Closed Timoeller closed 4 years ago
It's clearly an unwanted model behaviour due to the rather clean corpus used for vocab creation. We (and also others) learned from it :) However, this is nothing related to FARM directly - so I am closing this issue now.
Recommendation for others working with GermanBERT and data with many @ / ! (standalone or at the start of a word):
Simply add those tokens to your tokenizer via
tokenizer.add_tokens(["!", "@", ...])
The model still won't have pretrained embeddings for those characters, but it can then actually learn them during LM finetuning / downstream training.
I am reopening this issue, since conversion of normal symbols to [UNK] seems to be related to a change in the tokenization. Now also previously converted symbols like "?" in "Ist das eine Frage?" get converted to [UNK].
This might be due to the BasicTokenizer. It used to be a whitespace tokenizer but is now splitting "Frage?" into "Frage" and "?" tokens.
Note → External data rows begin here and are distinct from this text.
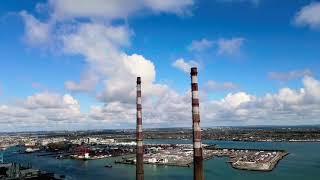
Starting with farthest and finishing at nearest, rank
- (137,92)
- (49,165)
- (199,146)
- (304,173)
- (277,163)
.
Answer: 1. (49,165)
2. (277,163)
3. (304,173)
4. (137,92)
5. (199,146)

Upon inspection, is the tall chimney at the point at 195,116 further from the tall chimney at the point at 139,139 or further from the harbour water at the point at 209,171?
the harbour water at the point at 209,171

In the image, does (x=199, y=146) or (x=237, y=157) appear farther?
(x=237, y=157)

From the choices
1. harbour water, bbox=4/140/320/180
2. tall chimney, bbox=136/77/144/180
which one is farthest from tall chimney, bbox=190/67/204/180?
harbour water, bbox=4/140/320/180

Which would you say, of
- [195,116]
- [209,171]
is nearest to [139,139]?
[195,116]

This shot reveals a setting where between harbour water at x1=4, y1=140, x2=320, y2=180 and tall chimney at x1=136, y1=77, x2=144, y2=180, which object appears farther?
harbour water at x1=4, y1=140, x2=320, y2=180

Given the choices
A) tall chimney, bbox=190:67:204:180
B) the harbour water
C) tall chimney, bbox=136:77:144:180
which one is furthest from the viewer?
the harbour water

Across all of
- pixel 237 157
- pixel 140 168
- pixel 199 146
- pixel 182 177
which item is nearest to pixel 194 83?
pixel 199 146

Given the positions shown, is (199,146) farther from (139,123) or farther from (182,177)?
(182,177)

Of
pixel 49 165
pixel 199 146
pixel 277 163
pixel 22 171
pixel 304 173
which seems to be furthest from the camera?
pixel 49 165

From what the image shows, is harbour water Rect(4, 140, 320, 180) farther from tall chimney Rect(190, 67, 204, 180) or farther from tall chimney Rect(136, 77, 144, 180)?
tall chimney Rect(190, 67, 204, 180)

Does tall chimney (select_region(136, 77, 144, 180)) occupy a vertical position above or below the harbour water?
above

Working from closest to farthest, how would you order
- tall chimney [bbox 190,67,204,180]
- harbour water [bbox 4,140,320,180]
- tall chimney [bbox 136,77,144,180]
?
tall chimney [bbox 190,67,204,180], tall chimney [bbox 136,77,144,180], harbour water [bbox 4,140,320,180]
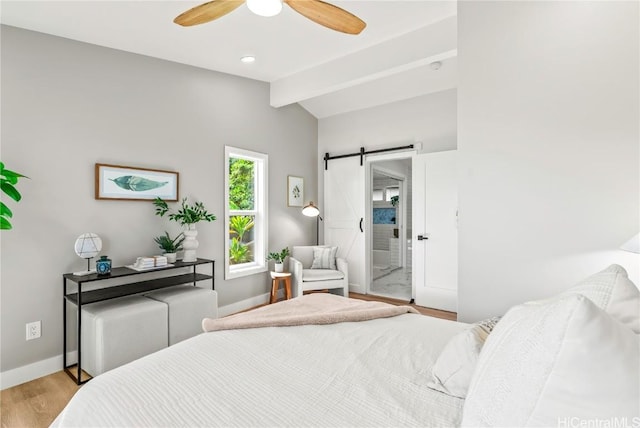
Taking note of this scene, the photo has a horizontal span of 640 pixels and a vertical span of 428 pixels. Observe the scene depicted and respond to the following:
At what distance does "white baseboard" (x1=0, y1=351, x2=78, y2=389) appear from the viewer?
2.33 meters

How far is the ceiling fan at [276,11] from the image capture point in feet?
5.88

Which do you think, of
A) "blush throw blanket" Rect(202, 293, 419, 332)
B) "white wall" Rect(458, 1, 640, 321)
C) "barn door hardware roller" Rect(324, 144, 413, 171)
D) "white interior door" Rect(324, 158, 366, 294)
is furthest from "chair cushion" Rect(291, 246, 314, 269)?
"white wall" Rect(458, 1, 640, 321)

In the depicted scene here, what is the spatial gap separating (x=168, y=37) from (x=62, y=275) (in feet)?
7.08

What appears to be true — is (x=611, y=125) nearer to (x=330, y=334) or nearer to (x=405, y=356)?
(x=405, y=356)

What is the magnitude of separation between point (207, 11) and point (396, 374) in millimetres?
2148

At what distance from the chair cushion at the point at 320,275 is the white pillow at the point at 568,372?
3.48m

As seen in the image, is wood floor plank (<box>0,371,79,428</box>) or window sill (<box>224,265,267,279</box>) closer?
wood floor plank (<box>0,371,79,428</box>)

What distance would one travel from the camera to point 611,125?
1.89 meters

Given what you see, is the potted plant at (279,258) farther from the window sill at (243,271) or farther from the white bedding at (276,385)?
the white bedding at (276,385)

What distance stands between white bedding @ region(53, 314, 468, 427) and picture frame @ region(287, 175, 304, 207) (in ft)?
10.4

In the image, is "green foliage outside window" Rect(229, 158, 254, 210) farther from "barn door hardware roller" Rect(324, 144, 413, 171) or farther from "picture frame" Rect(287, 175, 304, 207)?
"barn door hardware roller" Rect(324, 144, 413, 171)

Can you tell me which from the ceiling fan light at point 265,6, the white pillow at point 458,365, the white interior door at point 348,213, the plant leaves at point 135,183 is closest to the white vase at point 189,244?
the plant leaves at point 135,183

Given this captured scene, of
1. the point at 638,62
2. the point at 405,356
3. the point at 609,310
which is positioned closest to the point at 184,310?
the point at 405,356

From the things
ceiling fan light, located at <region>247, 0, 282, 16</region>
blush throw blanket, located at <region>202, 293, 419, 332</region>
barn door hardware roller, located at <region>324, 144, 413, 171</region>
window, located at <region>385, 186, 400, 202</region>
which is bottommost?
blush throw blanket, located at <region>202, 293, 419, 332</region>
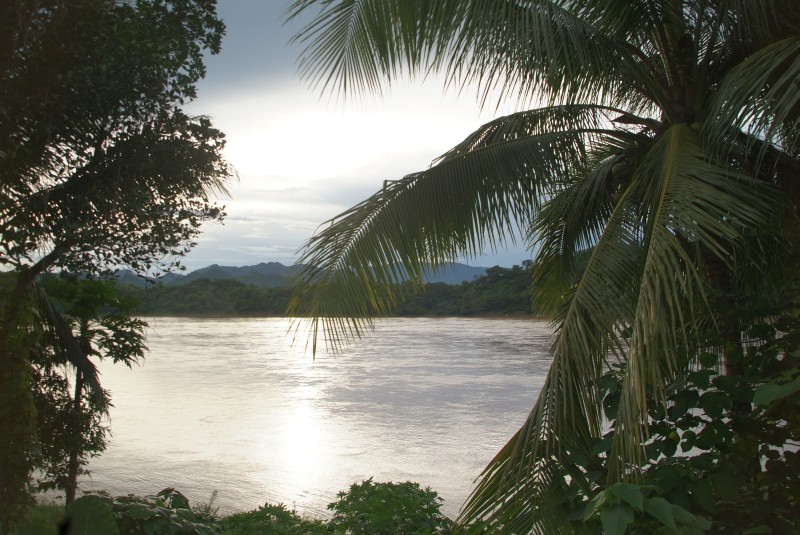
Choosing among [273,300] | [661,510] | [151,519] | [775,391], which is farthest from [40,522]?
[273,300]

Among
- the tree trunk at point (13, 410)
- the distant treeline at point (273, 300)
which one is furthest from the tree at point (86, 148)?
the distant treeline at point (273, 300)

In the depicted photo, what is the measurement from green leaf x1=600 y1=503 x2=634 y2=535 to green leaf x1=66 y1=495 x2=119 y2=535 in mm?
1311

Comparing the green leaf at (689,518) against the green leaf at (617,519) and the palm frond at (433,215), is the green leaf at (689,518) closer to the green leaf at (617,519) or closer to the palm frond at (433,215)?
the green leaf at (617,519)

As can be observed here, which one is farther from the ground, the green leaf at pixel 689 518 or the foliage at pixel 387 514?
the green leaf at pixel 689 518

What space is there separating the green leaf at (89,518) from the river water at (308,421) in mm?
3509

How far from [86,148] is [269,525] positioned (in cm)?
277

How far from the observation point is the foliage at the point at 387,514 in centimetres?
413

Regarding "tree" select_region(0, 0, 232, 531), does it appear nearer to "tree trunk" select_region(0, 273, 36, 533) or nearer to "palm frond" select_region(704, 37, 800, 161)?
"tree trunk" select_region(0, 273, 36, 533)

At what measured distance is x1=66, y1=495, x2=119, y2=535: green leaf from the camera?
147 cm

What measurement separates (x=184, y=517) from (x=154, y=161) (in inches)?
93.3

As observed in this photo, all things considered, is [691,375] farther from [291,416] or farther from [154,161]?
[291,416]

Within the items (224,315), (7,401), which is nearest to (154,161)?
(7,401)

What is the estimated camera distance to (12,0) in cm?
386

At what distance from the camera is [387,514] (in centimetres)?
416
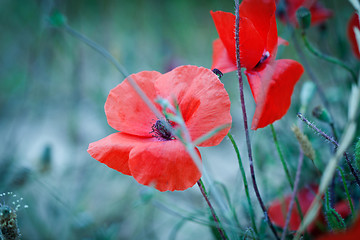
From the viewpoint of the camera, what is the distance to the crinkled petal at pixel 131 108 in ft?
1.47

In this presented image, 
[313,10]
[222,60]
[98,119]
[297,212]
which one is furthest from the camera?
[98,119]

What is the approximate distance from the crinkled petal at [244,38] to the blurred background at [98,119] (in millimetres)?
248

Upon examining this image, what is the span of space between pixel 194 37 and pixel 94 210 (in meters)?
1.50

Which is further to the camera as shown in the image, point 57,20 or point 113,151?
point 57,20

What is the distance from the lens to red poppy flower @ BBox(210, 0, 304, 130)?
40cm

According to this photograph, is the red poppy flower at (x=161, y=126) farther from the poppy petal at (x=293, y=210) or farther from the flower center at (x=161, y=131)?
the poppy petal at (x=293, y=210)

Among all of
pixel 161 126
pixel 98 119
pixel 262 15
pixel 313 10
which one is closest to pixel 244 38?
pixel 262 15

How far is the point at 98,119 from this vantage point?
139cm

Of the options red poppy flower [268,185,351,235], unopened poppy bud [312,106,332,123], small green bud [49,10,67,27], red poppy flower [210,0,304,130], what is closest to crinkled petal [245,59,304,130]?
red poppy flower [210,0,304,130]

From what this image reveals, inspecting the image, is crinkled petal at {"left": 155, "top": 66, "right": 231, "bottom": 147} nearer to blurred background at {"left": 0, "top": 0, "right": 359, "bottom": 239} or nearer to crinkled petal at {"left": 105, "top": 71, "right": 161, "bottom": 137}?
crinkled petal at {"left": 105, "top": 71, "right": 161, "bottom": 137}

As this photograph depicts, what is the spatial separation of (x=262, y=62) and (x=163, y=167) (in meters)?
0.22

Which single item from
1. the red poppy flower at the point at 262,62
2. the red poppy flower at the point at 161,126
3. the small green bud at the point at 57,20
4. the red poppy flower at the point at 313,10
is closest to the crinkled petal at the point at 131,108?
the red poppy flower at the point at 161,126

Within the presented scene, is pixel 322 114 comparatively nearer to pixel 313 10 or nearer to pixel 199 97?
pixel 199 97

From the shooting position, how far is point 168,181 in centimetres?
38
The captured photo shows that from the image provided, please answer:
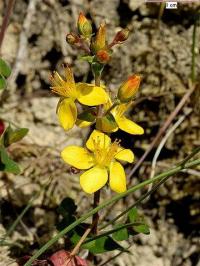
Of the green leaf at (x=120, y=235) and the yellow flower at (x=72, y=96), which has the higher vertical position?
the yellow flower at (x=72, y=96)

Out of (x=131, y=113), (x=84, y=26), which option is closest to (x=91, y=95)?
(x=84, y=26)

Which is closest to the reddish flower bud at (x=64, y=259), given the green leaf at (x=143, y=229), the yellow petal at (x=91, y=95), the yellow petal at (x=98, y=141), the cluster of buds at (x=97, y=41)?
the green leaf at (x=143, y=229)

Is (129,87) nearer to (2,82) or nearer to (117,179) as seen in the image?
(117,179)

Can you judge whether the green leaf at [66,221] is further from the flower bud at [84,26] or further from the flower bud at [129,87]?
the flower bud at [84,26]

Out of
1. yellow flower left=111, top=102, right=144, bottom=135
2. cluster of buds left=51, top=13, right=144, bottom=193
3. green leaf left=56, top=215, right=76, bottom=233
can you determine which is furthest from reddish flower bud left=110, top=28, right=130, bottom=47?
green leaf left=56, top=215, right=76, bottom=233

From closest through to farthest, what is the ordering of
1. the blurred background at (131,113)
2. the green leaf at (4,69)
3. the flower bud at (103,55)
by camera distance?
the flower bud at (103,55), the green leaf at (4,69), the blurred background at (131,113)

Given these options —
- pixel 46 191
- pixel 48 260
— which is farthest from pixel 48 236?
pixel 48 260

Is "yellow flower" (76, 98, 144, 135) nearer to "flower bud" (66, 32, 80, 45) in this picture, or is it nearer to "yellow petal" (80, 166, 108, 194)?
"yellow petal" (80, 166, 108, 194)
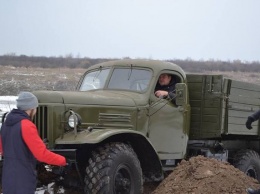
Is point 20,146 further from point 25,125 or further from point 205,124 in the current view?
point 205,124

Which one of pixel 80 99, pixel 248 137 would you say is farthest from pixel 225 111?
pixel 80 99

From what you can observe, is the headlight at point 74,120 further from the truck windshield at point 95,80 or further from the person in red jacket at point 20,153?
the truck windshield at point 95,80

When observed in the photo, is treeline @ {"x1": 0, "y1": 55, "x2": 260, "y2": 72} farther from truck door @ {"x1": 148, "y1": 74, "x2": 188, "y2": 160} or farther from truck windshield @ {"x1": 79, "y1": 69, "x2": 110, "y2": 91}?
truck door @ {"x1": 148, "y1": 74, "x2": 188, "y2": 160}

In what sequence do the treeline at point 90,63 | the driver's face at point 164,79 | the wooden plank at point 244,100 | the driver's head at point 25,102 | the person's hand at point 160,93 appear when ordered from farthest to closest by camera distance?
the treeline at point 90,63 → the wooden plank at point 244,100 → the driver's face at point 164,79 → the person's hand at point 160,93 → the driver's head at point 25,102

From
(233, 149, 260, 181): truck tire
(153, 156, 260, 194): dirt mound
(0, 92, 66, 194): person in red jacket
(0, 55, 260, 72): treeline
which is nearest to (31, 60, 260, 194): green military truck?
(233, 149, 260, 181): truck tire

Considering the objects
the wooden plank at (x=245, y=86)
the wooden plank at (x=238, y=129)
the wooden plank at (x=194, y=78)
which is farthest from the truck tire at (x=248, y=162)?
the wooden plank at (x=194, y=78)

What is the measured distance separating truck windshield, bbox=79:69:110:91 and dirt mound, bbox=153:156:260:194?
72.0 inches

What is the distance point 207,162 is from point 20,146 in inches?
118

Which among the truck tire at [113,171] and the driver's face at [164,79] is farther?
the driver's face at [164,79]

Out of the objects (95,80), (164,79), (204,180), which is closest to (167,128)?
(164,79)

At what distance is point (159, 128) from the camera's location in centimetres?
678

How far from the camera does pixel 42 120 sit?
5.48 meters

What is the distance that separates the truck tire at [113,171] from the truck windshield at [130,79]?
4.27 ft

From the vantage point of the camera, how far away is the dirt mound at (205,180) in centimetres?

A potential fix would be to change the vocab.txt occurences of ##? or ##. etc to be standalone symbols and reupload the files.
Also see my little gist here which shows the problem: https://gist.github.com/PhilipMay/9ece696dc11d7d57fee3f2f67b591eb4
Same problem happens when you use FARM to tokenize btw.
An other alternative fix would be to provide a tokenizer that is working the same way as the tokenizer that was used to create this lanuage model. IMO the tokenizer (and the whole preprocessing pipeline) should never change between language model creation, finetuning, training and production.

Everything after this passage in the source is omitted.